Foi assim que, com o passar dos amos, formou-se no Centro Psiquiátrico Nacional uma volumosa coleção de obras de arte, que deu origem ao Museu de Imagens do Inconsciente. Esta exposição na Kommunale Galerie da Leinwandhaus nos permite conhecer uma seleção do acervo do museu. A arte de pessoas doentes mentais não pode ser restrita a um contexto de história da arte. Afinal, são obras que nascem livres de tradições e convenções. Os doentes mentais atuam como artistas a partir de suas mais íntimas fantasias e angústias.

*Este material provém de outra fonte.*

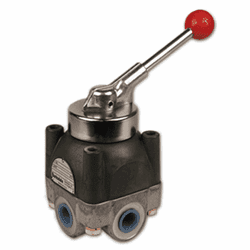 Picture of Barksdale hand-operated OEM valves series 9040-9080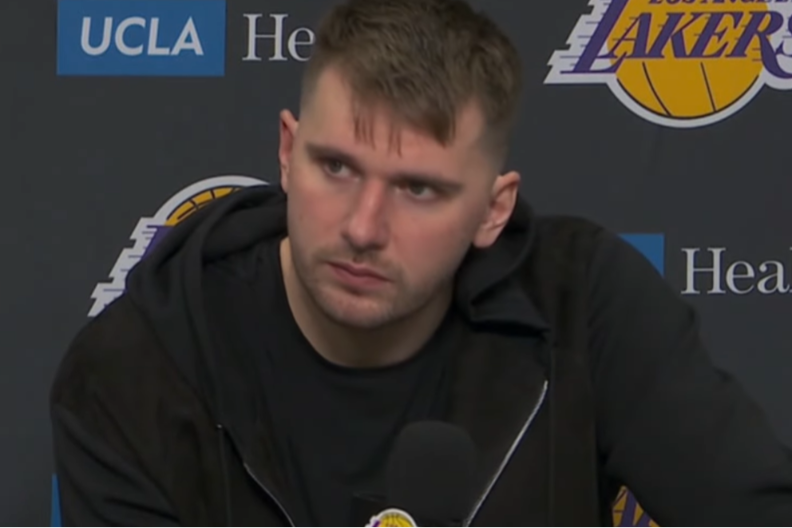 Frka oko lajka: Luka Dončić upao u probleme zbog Breskvice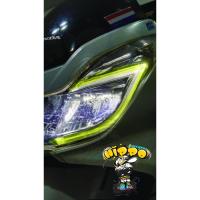 ราคา ฟิล์มไฟหรี่PCX 2014-2017 สีเขียวมะนาวปรอทรุ้ง ฟิล์มไฟหรี่ตกแต่งเพิ่มความสวยงามความเท่ ฟิล์มไฟหรี่ PCX 2014-2017 (10681194142)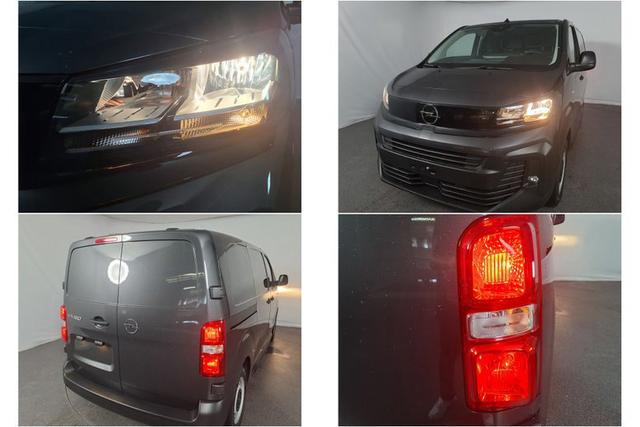 Opel Vivaro Kastenwagen Standard 1.5 BlueHDi 120 6-Gang 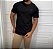 CAMISETA PREMIUM PRETA SLIM - Imagem 2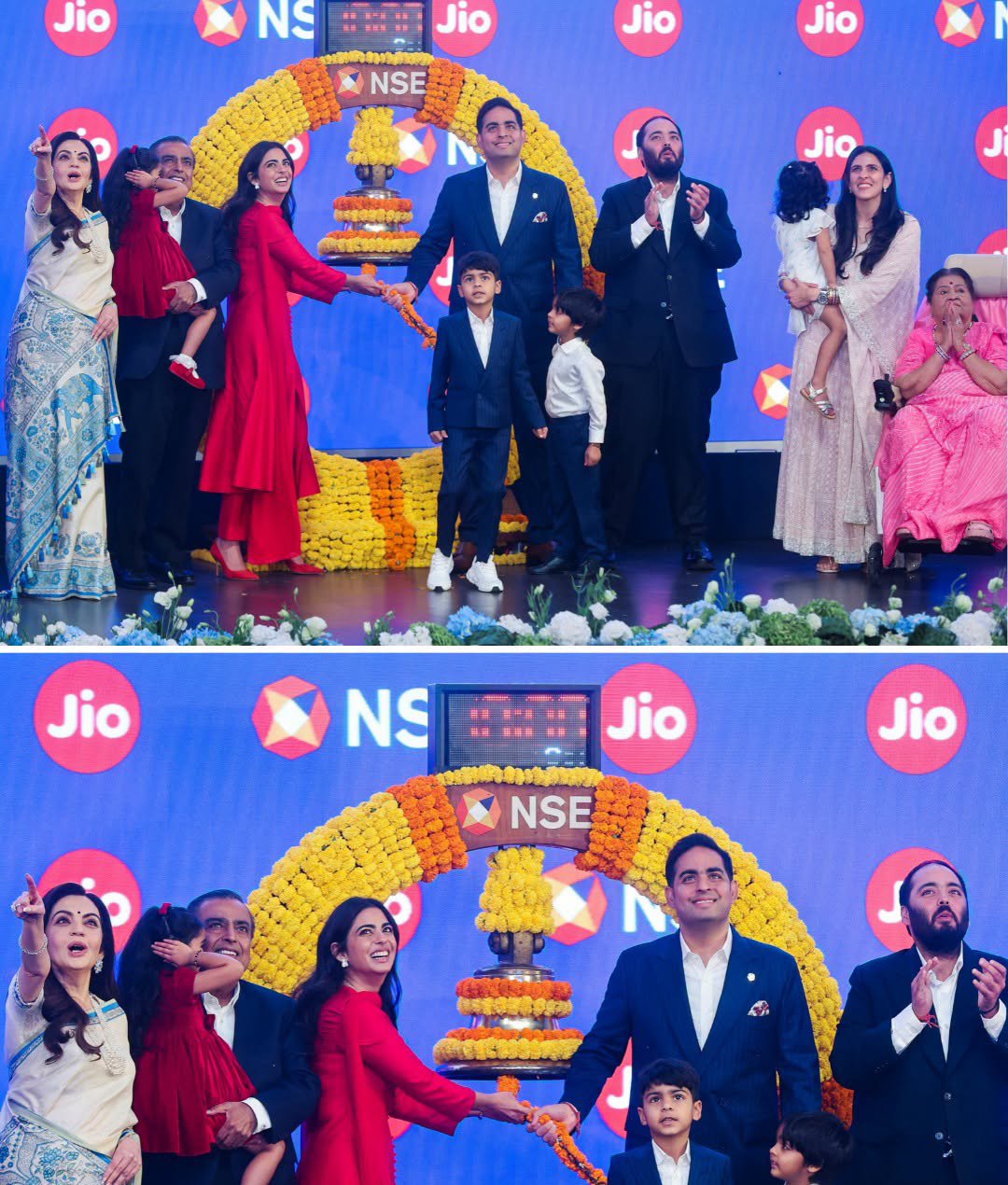 Jio Platforms дебютира на борсата в Индия с оценка от 131.5 млрд. долара 5 Jio Platforms дебютира на борсата в Индия с оценка от 131.5 млрд. долара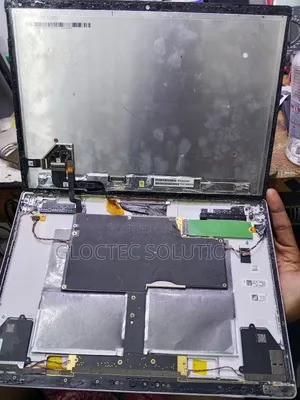 Computer Maintenance and Spare Parts Sales
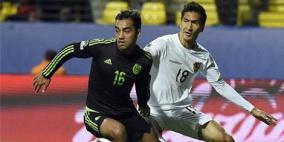 التعادل السلبي يحسم لقاء المكسيك وبوليفيا في كوبا أمريكا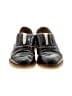 Johnston & Murphy Black Flats Size 6 1/2 - photo 2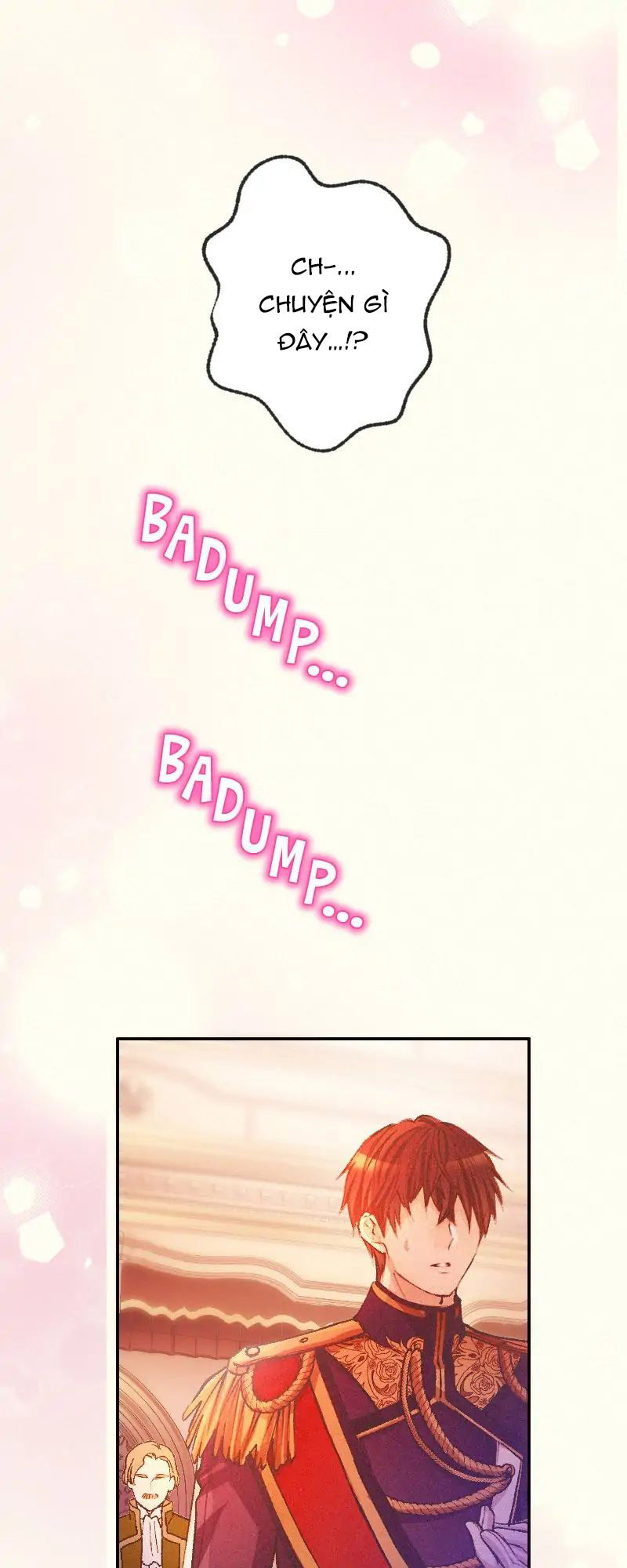 sức nóng của nữ phản diện được tái sinh chapter 3.1 5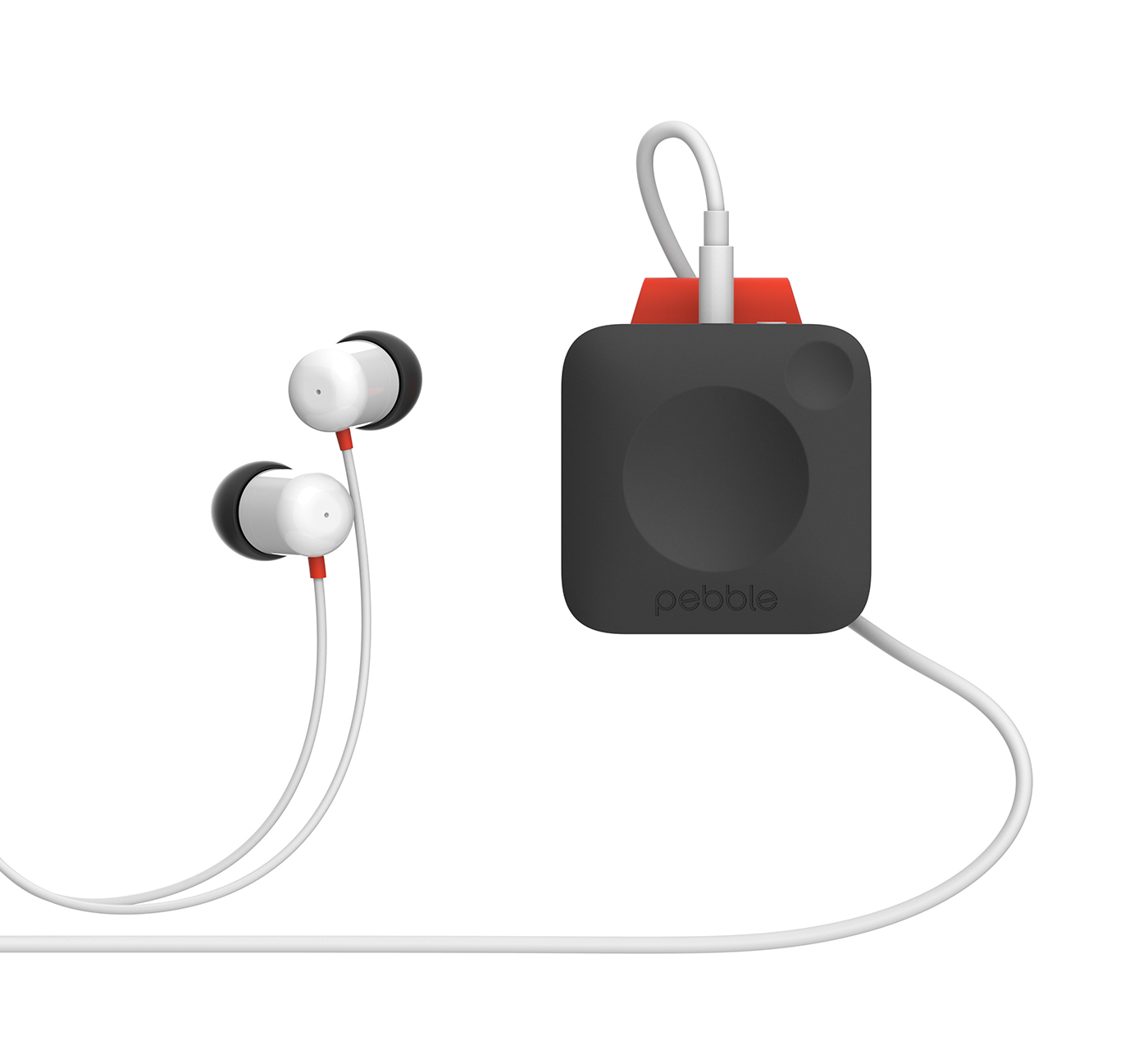 black，electronic product，Walkman，Pebble Core，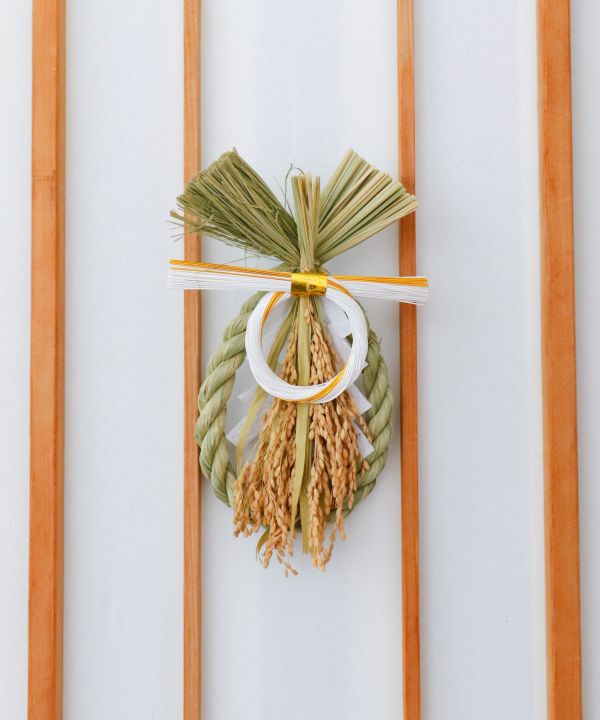 SHOGATSU KAZARI - MIZUHIKI Home Decor by 岩座 - Ametsuchi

É essa postura autodidata que sempre fascinou os pintores modernos: de Max Ernst, passando por Jean Dubuffet, até Arnulf Rainer. No final dos anos quarenta, Jean Dubuffet cunhou para esse tipo de arte a expressão "art brut". Para ele, bem como para os integrantes do grupo Cobra, a arte dos doentes mentais e das crianças é a única arte genuína, pois nasce livre de influências estéticas.

"Imagens do Inconsciente" - por trás deste título esconde-se mais do que uma mostra de obras de arte. Além de obras de arte, os quadros aqui expostos são emblemáticos da liberdade de expressão do homem. Por isso, eles devem ser vistos e lidos com isenção de classificações estéticas.

A respeito disso, Jean Dubuffet escreveu certa vez: "Aqui podemos testemunhar o trabalho artístico em forma completamente pura, genuína - por assim dizer bruta - , a forma exata redescoberta pelo artista sozinho, em sua totalidade e em todas suas fases. Uma arte, portanto, na qual apenas o talento criativo se manifesta, que nada tem de camaleônica ou de simiesca, como é o caso da arte dirigida ao mercado cultural." (DUBUFFET, Jean, L´art brut préféré aux arts cuturels, 1949).

Desejo muito sucesso a esta exposição.